Vu l’ordonnance rendue le 16 octobre 2025 à 17H51 par le magistrat du siège du tribunal judiciaire de Toulouse statuant sur la régularité du placement en rétention et ordonnant la prolongation du maintien au centre de rétention de
X se disant [J] [Z] alias [P] [Y] né le 17/09/1997 à [Localité 1] (ALGERIE) alias [I] [C] né le 21/09/1997 à [Localité 2] (TUNISIE) né le 20/03/1995 à [Localité 3] (MAROC)
de nationalité Marocaine
Vu la notification de ladite ordonnance au retenu le 16 octobre 2025 à18h06
Vu l’appel formé le 16 octobre 2025 à 23 h 03 par courriel, par Me Laure GALINON, avocat au barreau de TOULOUSE,
A l’audience publique du 17 octobre 2025 à 11h00, assisté de M. MONNEL, greffière avons entendu :
X se disant [J] [Z] alias [P] [Y] né le 17/09/1997 à [Localité 1] (ALGERIE) alias [I] [C] né le 21/09/1997 à [Localité 2] (TUNISIE) né le 20/03/1995 à [Localité 3] (MAROC)
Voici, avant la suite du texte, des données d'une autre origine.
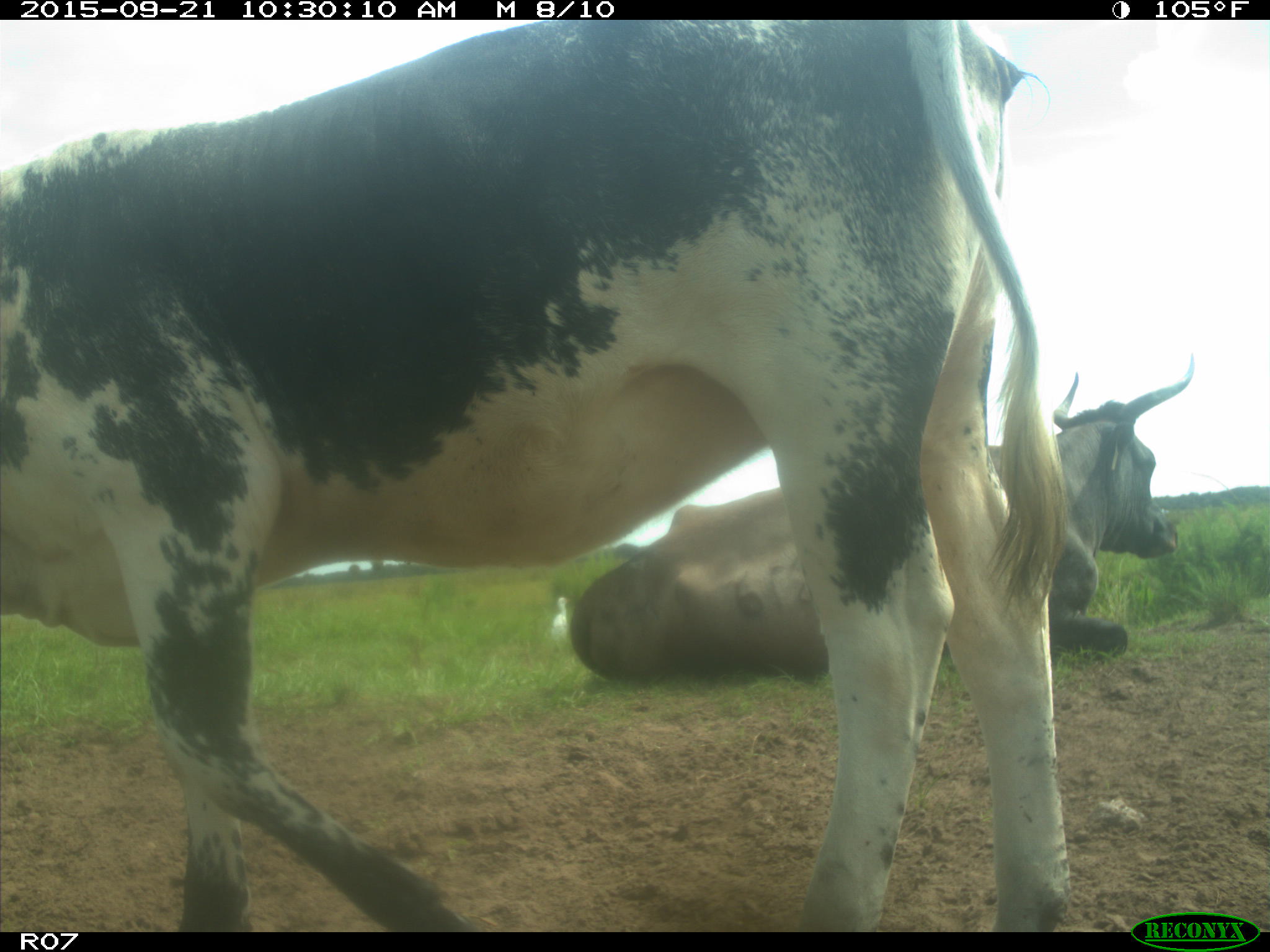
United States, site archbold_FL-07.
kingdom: Animalia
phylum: Chordata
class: Mammalia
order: Artiodactyla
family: Bovidae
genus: Bos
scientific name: Bos taurus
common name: domestic cow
assisté de Me Laure GALINON, avocat au barreau de TOULOUSE
qui a eu la parole en dernier ;
avec le concours de [L] [U], interprète en langue arabe, qui a prêté serment,
En l’absence du représentant du Ministère public, régulièrement avisé;
En l’absence du représentant de la PREFECTURE DE LA HAUTE GARONNE régulièrement avisée ;
avons rendu l’ordonnance suivante :
Exposé des faits
Vu les dispositions de l’article 455 du code de procédure civile et les dispositions du CESEDA,
Vu l’extrait individualisé du registre prévu par l’article L.744-2 du code de l’entrée et du séjour des étrangers et du droit d’asile ;
Vu l’obligation de quitter le territoire français notifiée par le préfet le 26 décembre 2022 à 17 heures ;
Vu l’arrêté du préfet de la Haute-Garonne en date du 12 octobre 2025 portant placement de l’intéressé en rétention dans des locaux ne relevant pas de l’administration pénitentiaire pour une durée de 4 jours, notifiée le 12 octobre 2025 à 11 heures 55 ;
Vu la requête en contestation de la décision de placement en rétention du 13 octobre 2025 par M. X se disant [J] [Z] ;
Vu la requête de l’autorité administrative en date du 14 octobre 2025 tendant à la prolongation de la rétention de X. Se disant [J] [Z] dans les locaux ne relevant pas de l’administration pénitentiaire pour une durée de 26 jours
Vu l’ordonnance du juge délégué du tribunal judiciaire de Toulouse en date du 16 octobre 2025 qui a joint les procédures, constaté la régularité de la procédure et ordonné la prolongation pour une durée de 26 jours de la rétention de M. X se disant [Z] sur requête de la préfecture et de celle de l’étranger du même jour ;
Vu l’appel interjeté par X. se disant [J] [Z] par courrier de son conseil reçu au greffe de la cour le 16 octobre 2025 à 23 heures, soutenu oralement à l’audience, auquel il convient de se référer en application de l’article 455 du code de procédure civile et aux termes duquel il sollicite l’infirmation de l’ordonnance et sa remise immédiate en liberté pour les motifs suivants :
— la requête du Préfet est irrecevable car il n’a pas été joint le tableau de permanence du dimanche 12 octobre permettant de s’assurer de la validité de la délégation de signature ce qui est donc une pièce utile,
— rien ne démontre la compétence de M. [R] signataire de l’arrêté de placement en rétention administrative,
Les parties ont été convoquées en vue de l’audience.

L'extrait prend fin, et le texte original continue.